【ワシントンIPS=マリナ・リトヴィンスキ】
米外交問題評議会(CFR)は、ウクライナの国内情勢および同国と欧州のロシア天然ガス依存といった外交政策を分析する報告書を発表した。「ウクライナの危機回避」と題された同報告書は、米国はより大きな危機を回避するためウクライナとの対話を強化する必要があると結論している。
同報告書の作者であるスティーブン・パイファー元駐ウクライナ大使は、「ウクライナの更なる分裂は、米国の包括外交政策実施の障害となる。また、ウクライナがよりモスクワ寄りの方向を辿る可能性もある」と述べている。
ウクライナは、2009年後半あるいは2010年初めに大統領選を控えており、今年中には不況、金融危機を争点とする議会選挙も行われるだろう。ブルームバーグ通信によれば、ウクライナのインフレ率は欧州最高の22・3パーセントに達し、対ドル通貨は過去6か月間で50パーセントを切っている。
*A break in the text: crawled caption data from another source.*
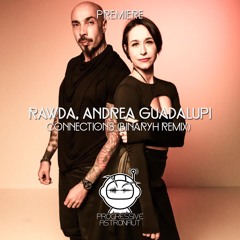 PREMIERE: RAWDA, Andrea Guadalupi - Connections (Binaryh Remix) [Polyptych Noir]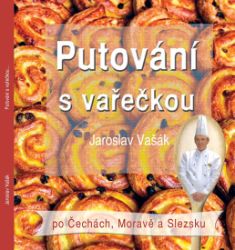 Putování s vařečkou po Čechách, Moravě a Slezsku - Jaroslav Vašák - Česká a moravská kuchyně Putování s vařečkou po Čechách, Moravě a Slezsku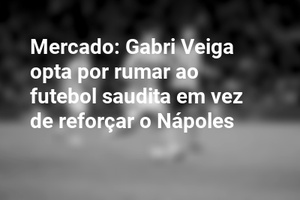Mercado: Gabri Veiga opta por rumar ao futebol saudita em vez de reforçar o Nápoles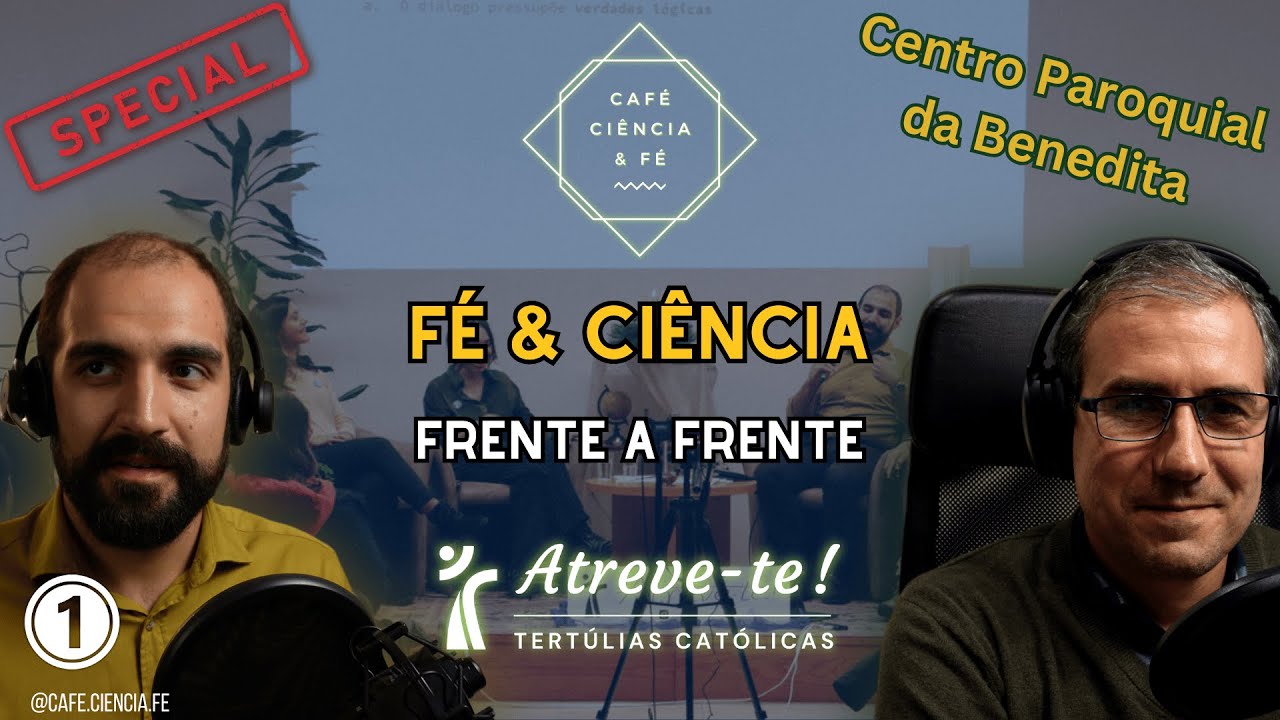 Fé e Ciência - Frente a Frente - Parte 1 - Tertúlias Atreve-te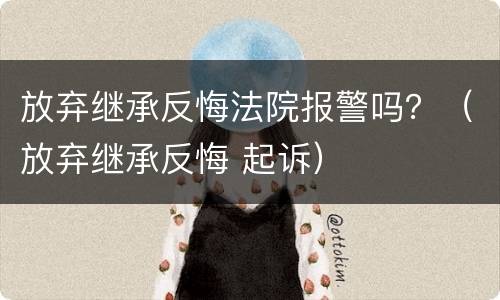 放弃继承反悔法院报警吗？（放弃继承反悔 起诉）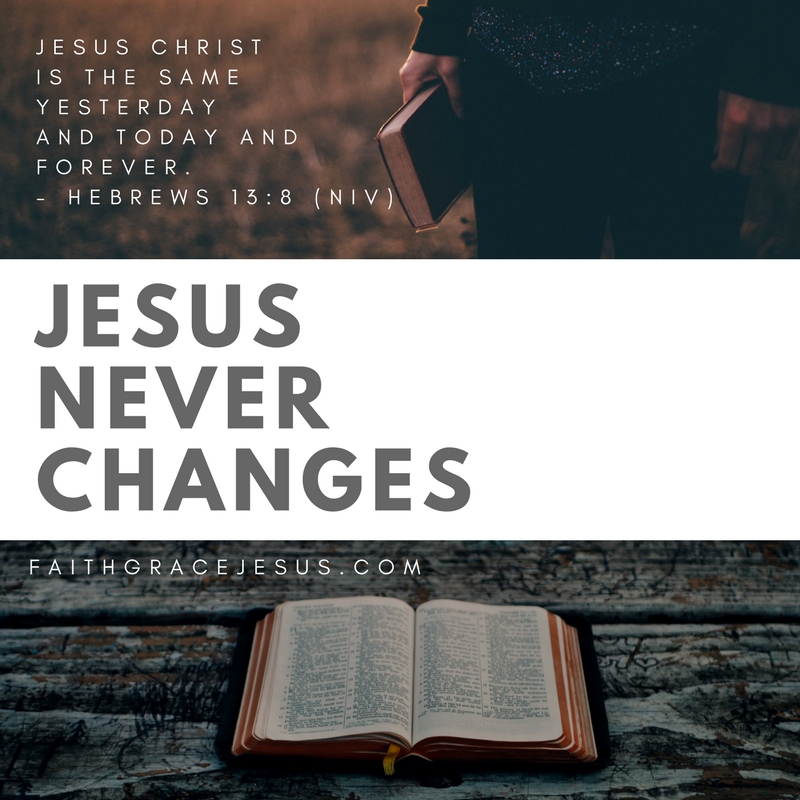 Bible: Jesus never changes - Hebrews 13:8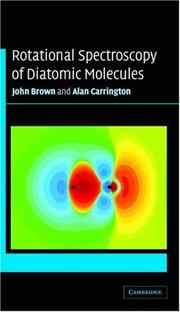 Cover of: Rotational Spectroscopy of Diatomic Molecules (Cambridge Molecular Science) by John M. Brown, Alan Carrington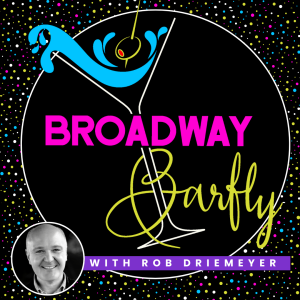 Broadway Barfly Live!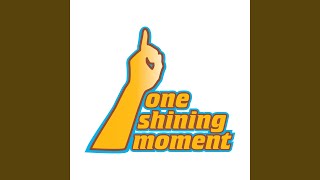 One Shining Moment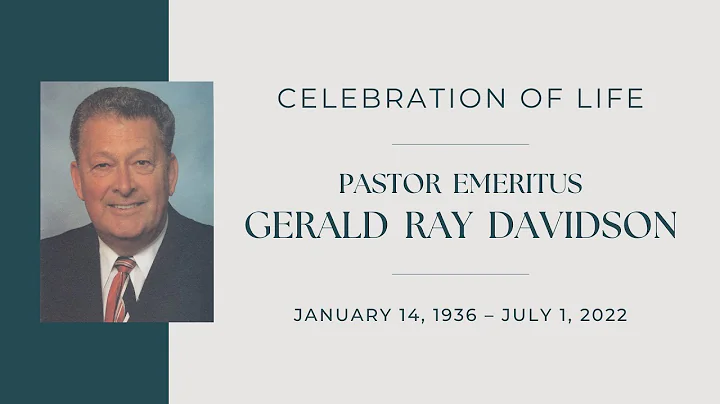 Pastor Gerald Davidson Celebration of Life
ビクトル・ユシェンコ大統領とユリア・ティモシェンコ首相は激しく対立しており、経済復興に必要な決定ができずにいる。ローン返済の失敗から、IMFは164億ドルローンの第2次貸出を保留した。
IMFの圧力だけではない。2008年8月のロシア/グルジア紛争以来、ウクライナはロシアの強硬外交に対処しなければならなくなっている。ロシア政府は、ウクライナのEUおよびNATO加盟に不快感を表明。反対の主張を強めることで、ウクライナ内の摩擦を煽ろうとしている。
CFR報告は、1月に起こった様なロシア/ウクライナ天然ガス問題が再び発生し、欧州のエネルギー危機に発展するのではないかと予測している。ウクライナ政府のNATO加盟努力に反対し、ロシアがガス供給の停止やその他の報復、国境地帯への部隊配備を行うかもしれないというのだ。
これに対し、米ウクライナ関係研究所のウォルター・ザリッキー所長は、「ロシア自体も経済危機の中にあり、グルジア戦争にも巨額を投じた。更には20億ドル強の融資を見返りにキルギスから米空軍基地閉鎖の合意を取りつけたところでもあり、ロシアがウクライナのNATO加盟を阻止することはできないだろう。従って、西側としてはロシアに対し強い態度で臨める良い機会である」と語っている。
CFR報告は、米政府は1990年代初めからウクライナを重視し開発に数10億ドルの支援を行ってきたが、オバマ政権では優先順位が落ちていると指摘。新政権に対し定期的な高級レベル協議、ウクライナ・リーダーへの助言、技術支援強化といった戦略を打ち立てるよう求めている。